----- DOCUMENT TEXT

1. Overview
In this tutorial, we’re going to take a deep look into file IO operations in Scala. We’ll look into reading from files and writing to files.
We’ll also look into some bad practices to avoid when performing any sort of file IO, as well as some errors that can occur if we don’t accurately handle these operations.
2. Writing to a File
Scala doesn’t have any native writing capability, so writing to a file exclusively involves using Java classes. Because Scala is interoperable with Java, this isn’t a problem for us, but there are some slight differences when calling Java code from Scala that will cause some issues when not handled properly.
Let’s take a look at some of the various ways of writing to a file in Scala using Java classes.
2.1. FileWriter
The FileWriter is one of the cleanest ways to write to a file. It has a neat and concise syntax that allows us to write various data types, from characters to strings, into a file.
Here’s an example of using a FileWriter to write a simple message to a file:
val fileWriter = new FileWriter(new File("/tmp/hello.txt"))
fileWriter.write("hello there")
fileWriter.close()
It’s crucial to close the FileWriter after we finish writing, as failure to do this will yield unstable results. In some cases, we may see a part of what was written, while in other cases, we may see nothing.
Closing the FileWriter ensures that all the contents that were to be written are properly flushed and correctly written to the file.
2.2. PrintWriter
The PrintWriter is another clean way to write to a file. It also has a very neat and concise syntax, along with the added advantage of providing an API-like printf and format to help us write a formatted text that the FileWriter class doesn’t provide.
Let’s see how to use a PrintWriter to write formatted text:
val writer = new PrintWriter(new File("data.txt"))
val s = "big"
val numberOfLines = 3000000
writer.printf("This is a %s program with %d of code", s, new Integer(numberOfLines))
writer.close()
Scala provides an f”” interpolator that can help us format strings easily though.
2.3. DataOutputStream
The DataOutputStream class helps us to write Java primitive data types efficiently.

----------
----- SUPPLIED INFORMATION

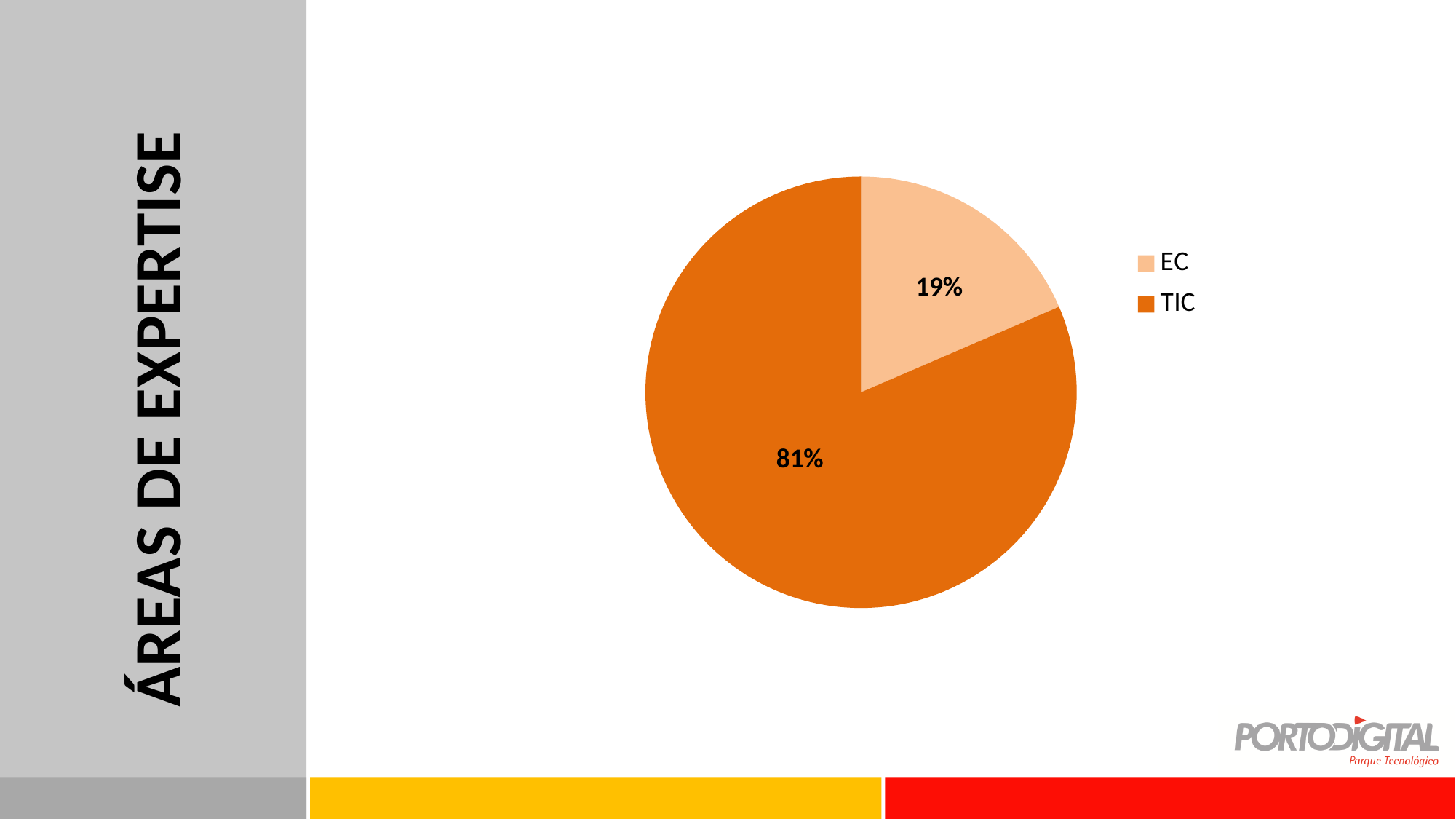
What share of the pie does TIC represent? 81% How many slices does the pie chart have? 2 How many entries does the legend list? 2 Which is larger, the EC slice or the TIC slice? TIC What is the title shown on the slide next to the chart? ÁREAS DE EXPERTISE Which category has the smallest slice of the pie? EC What kind of chart is shown on the slide? pie chart Which category has the largest slice of the pie? TIC What share of the pie does EC represent? 19% Which legend entry is shown in the darker orange colour? TIC What is the difference in percentage points between the TIC and EC slices? 62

----------

TASK DETAILS
Continue the Scala file IO tutorial from where it ends, picking up after the opening sentence on DataOutputStream.

RESPONSE FOR THIS EXERCISE
Let’s imagine a scenario where we want to write a very long list of double values. A pretty naive approach is to use a regular FileWriter or a PrintWriter, which technically isn’t a bad idea.
Let’s use PrintWriter to write 10,000 double values to a file:
val printWriter = new PrintWriter(new FileOutputStream(new File("data.txt")))
val random = Random
for (_ <- 1 to 10000) {
printWriter.write(random.nextDouble().toString)
}
printWriter.close()
If we check the size of this file, we see that the file size seems to always be greater than 150KB, but let’s try to write the same double values using a DataOutputStream:
val random = Random
val dataOutputStream = new DataOutputStream(new FileOutputStream(new File("data.txt")))
for (_ <- 1 to 10000){
dataOutputStream.writeDouble(random.nextDouble())
}
dataOutputStream.close()
If we check the size of this file with the same command, we see that the file size is 80KB. The reason why this is way smaller in size than using the PrintWriter class is that the DataOutputStream class doesn’t store the data as a string, as in the case of any of the Writer classes. Instead, it stores those double values as raw binary data.
A double takes 8 bytes of memory, which explains why our file size is exactly 80KB for our 10,000 double values. The PrintWriter class converts the double into a String, which uses more bytes.
Here’s an example that gets the number of bytes used to store the mathematical value of PI as a double versus a String:
val pi = Math.PI
val dataOutputStream = new DataOutputStream(new FileOutputStream(new File("data.txt")))
dataOutputStream.writeDouble(pi)
val piLengthDouble = dataOutputStream.size() // evaluates to 8
dataOutputStream.flush() // clear the buffer
val piLengthString = pi.toString.getBytes.length // evalueates to 17
2.4. Handling Exceptions When Writing to a File
We’ve taken a non-exhaustive look at the various ways we can write data to a file, We saw some areas where we were able to be more efficient when writing data to a file. In this section, we’ll take a look at handling exceptions when using Java classes in Scala.
Let’s take a look at the constructor of a FileWriter in Java 8:
public FileWriter(File file) throws IOException {
super(new FileOutputStream(file));
}
We can clearly see that using this class can throw an IOException. And in fact, using this class in Java forces us to handle the exception that may be thrown.
But that isn’t the case in Scala, as Scala treats all exceptions as runtime exceptions and doesn’t force us to handle any exceptions at all. This indicates that using any of the Java classes to write files could easily lead to an exception being thrown without us pre-handling the error.
Let’s simulate this by creating a read-only file and attempting to write to that file from our Scala code. We can do that in Linux easily with touch data.txt && chmod 444 data.txt. With this command, we’ve created a new file named “data.txt” and have made the file read-only.
Let’s now try to write the text “Hello World!” to that file:
val fileWriter = new FileWriter(new File("data.txt"))
fileWriter.write("Hello World!")
fileWriter.close()
When we run this code, we get an exception:
Exception in thread "main" java.io.FileNotFoundException: data.txt (Permission denied)
at java.io.FileOutputStream.open0(Native Method)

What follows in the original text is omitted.